■ **Problem description**: Please give again exactly the lines from the top of the material through the line with "Life Like Gt08"; omit each picture.

== == ==

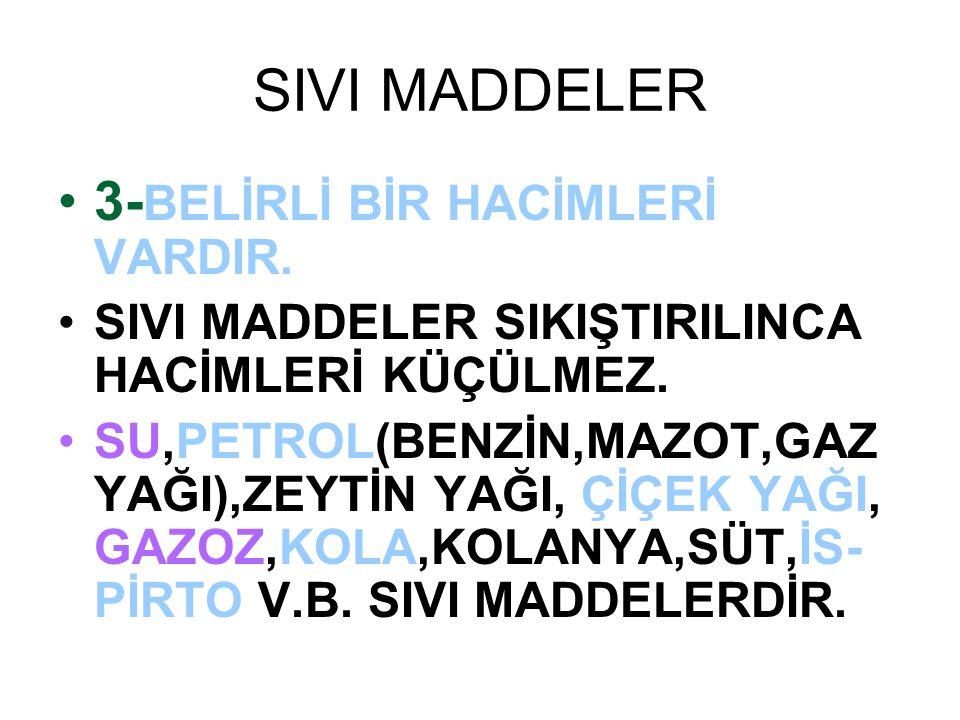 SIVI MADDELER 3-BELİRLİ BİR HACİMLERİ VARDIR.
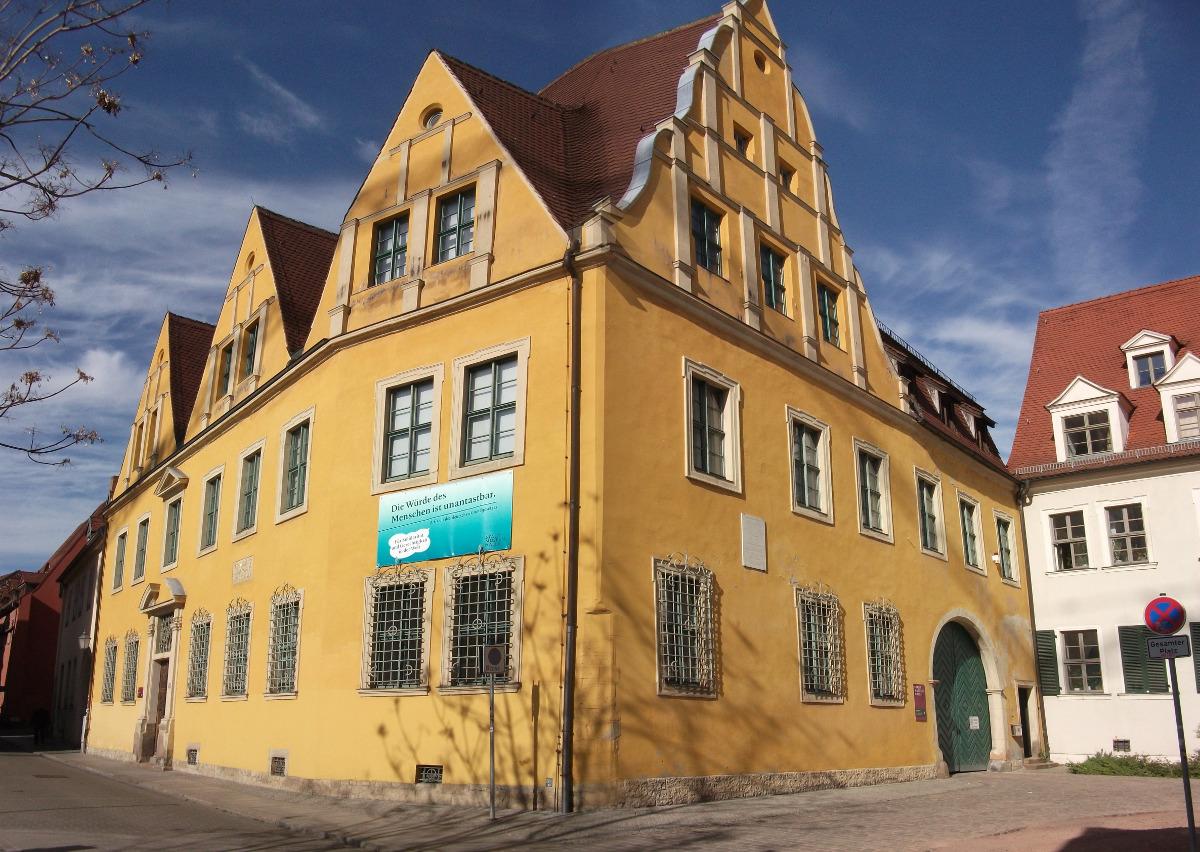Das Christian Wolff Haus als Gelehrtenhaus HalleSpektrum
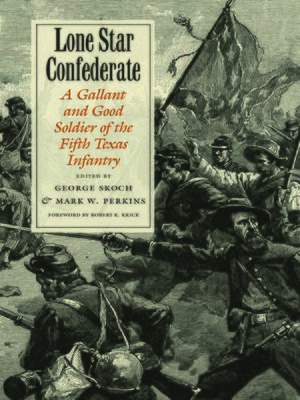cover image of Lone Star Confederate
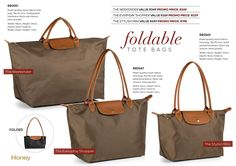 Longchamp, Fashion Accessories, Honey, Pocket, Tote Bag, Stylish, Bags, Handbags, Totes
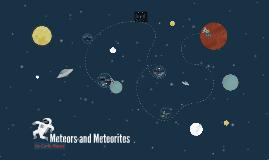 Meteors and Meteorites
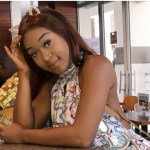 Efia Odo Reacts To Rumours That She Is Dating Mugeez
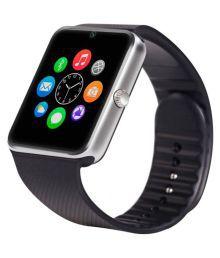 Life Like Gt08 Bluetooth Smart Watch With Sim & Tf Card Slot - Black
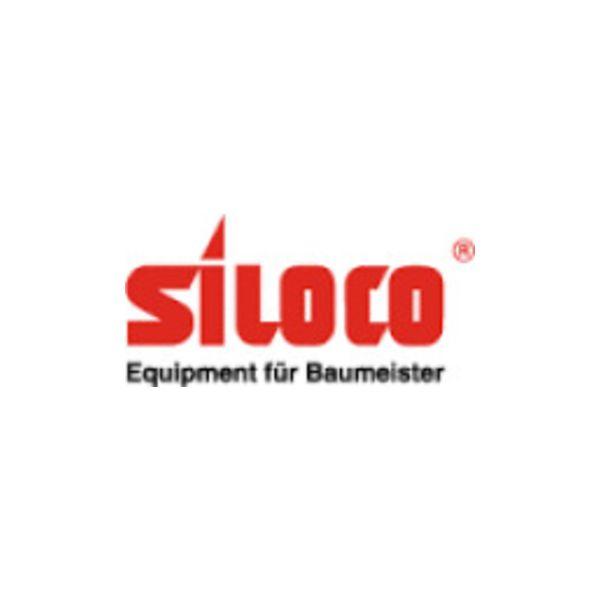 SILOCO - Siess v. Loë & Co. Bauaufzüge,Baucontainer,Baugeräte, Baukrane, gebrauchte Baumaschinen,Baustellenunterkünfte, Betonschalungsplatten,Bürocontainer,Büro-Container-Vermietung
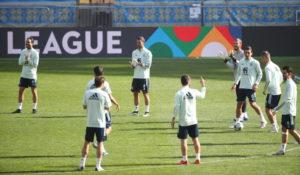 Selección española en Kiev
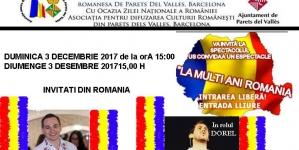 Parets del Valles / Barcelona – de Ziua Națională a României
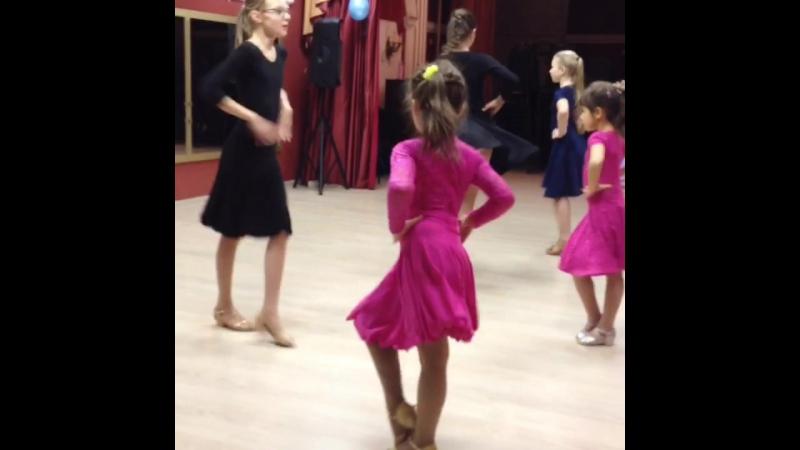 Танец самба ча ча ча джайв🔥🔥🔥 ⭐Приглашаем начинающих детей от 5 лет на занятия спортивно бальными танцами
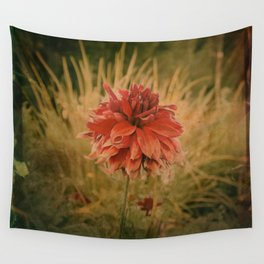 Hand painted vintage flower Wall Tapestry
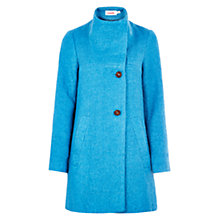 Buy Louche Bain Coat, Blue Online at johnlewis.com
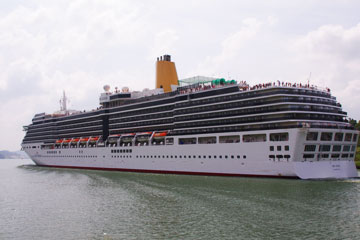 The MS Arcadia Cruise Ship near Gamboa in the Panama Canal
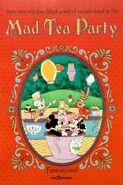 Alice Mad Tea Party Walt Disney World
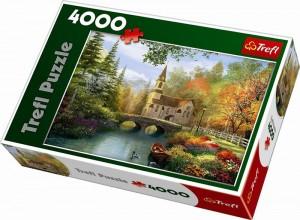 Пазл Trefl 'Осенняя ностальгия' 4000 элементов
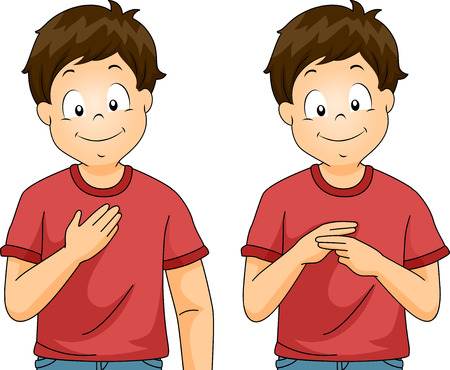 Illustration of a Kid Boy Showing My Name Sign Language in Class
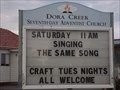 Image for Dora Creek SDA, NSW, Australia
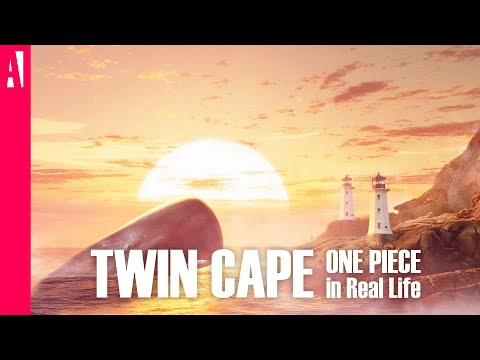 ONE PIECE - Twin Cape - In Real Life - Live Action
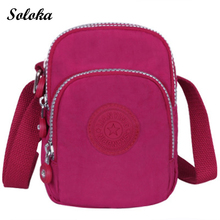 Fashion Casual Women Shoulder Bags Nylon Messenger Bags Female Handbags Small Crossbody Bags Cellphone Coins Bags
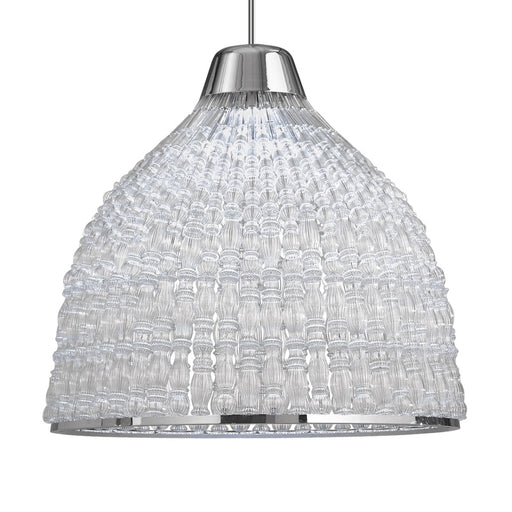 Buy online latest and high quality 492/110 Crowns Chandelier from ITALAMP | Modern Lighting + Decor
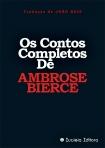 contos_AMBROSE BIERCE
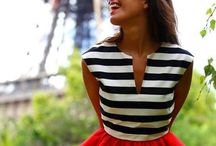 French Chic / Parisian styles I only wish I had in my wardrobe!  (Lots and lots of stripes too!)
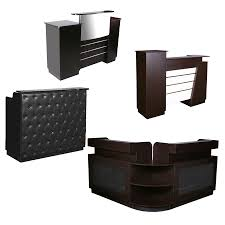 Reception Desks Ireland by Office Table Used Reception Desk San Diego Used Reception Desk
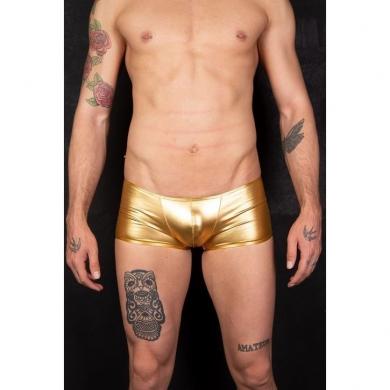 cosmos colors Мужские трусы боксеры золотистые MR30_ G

== == ==

■ **Result of the task**:
 SIVI MADDELER 3-BELİRLİ BİR HACİMLERİ VARDIR.
Das Christian Wolff Haus als Gelehrtenhaus HalleSpektrum
cover image of Lone Star Confederate
 Longchamp, Fashion Accessories, Honey, Pocket, Tote Bag, Stylish, Bags, Handbags, Totes
 Meteors and Meteorites
 Efia Odo Reacts To Rumours That She Is Dating Mugeez
 Life Like Gt08 Bluetooth Smart Watch With Sim & Tf Card Slot - Black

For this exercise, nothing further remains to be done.